PROVIDED MATERIAL:
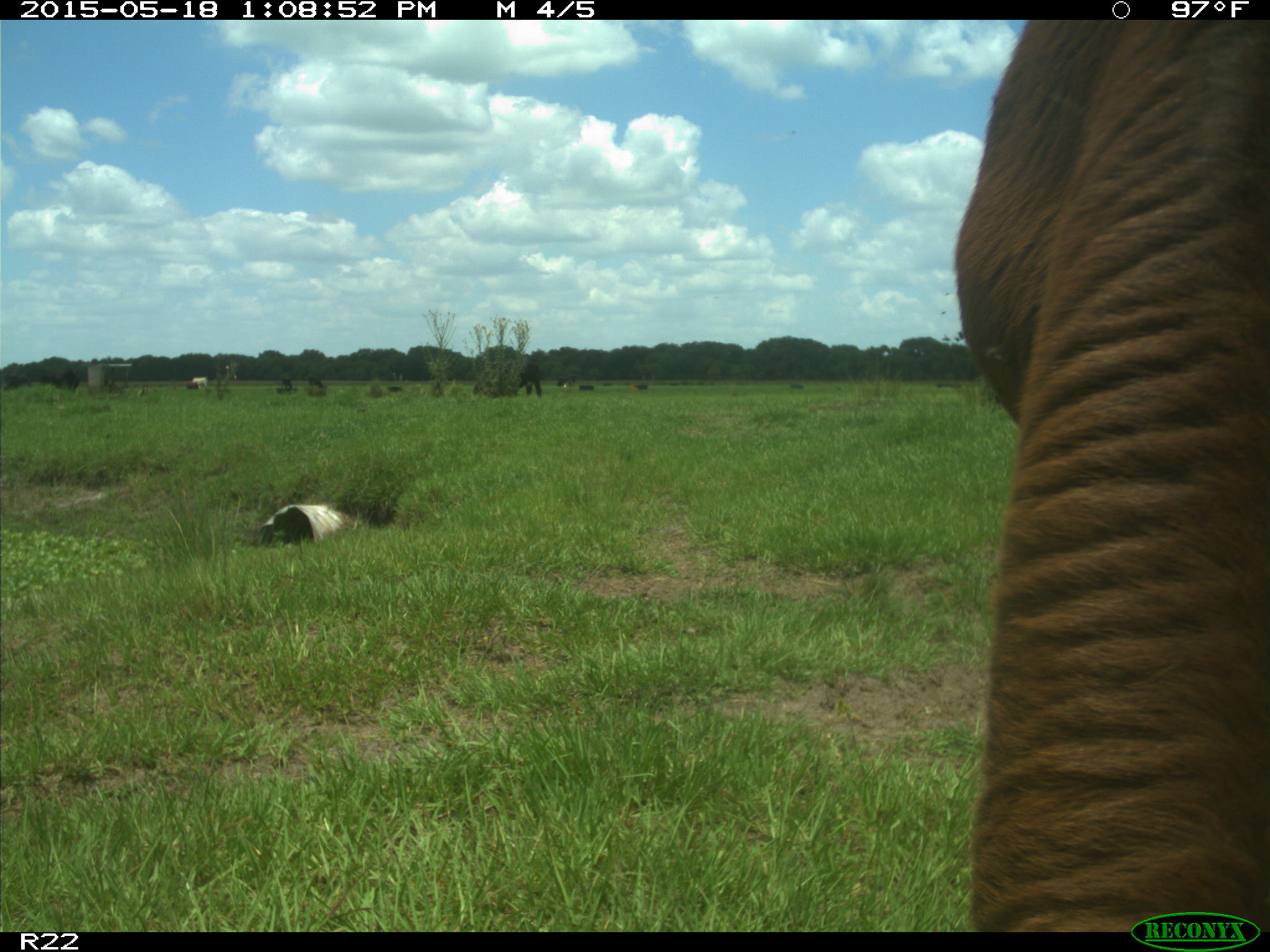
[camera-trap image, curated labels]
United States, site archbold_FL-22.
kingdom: Animalia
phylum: Chordata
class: Mammalia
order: Artiodactyla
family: Bovidae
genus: Bos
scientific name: Bos taurus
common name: domestic cow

WHAT IS BEING ASKED:
Before you print the records, please set aside any pictures and keep everything else exact.

RESPONSE:
[camera-trap image, curated labels]
United States, site archbold_FL-22.
kingdom: Animalia
phylum: Chordata
class: Mammalia
order: Artiodactyla
family: Bovidae
genus: Bos
scientific name: Bos taurus
common name: domestic cow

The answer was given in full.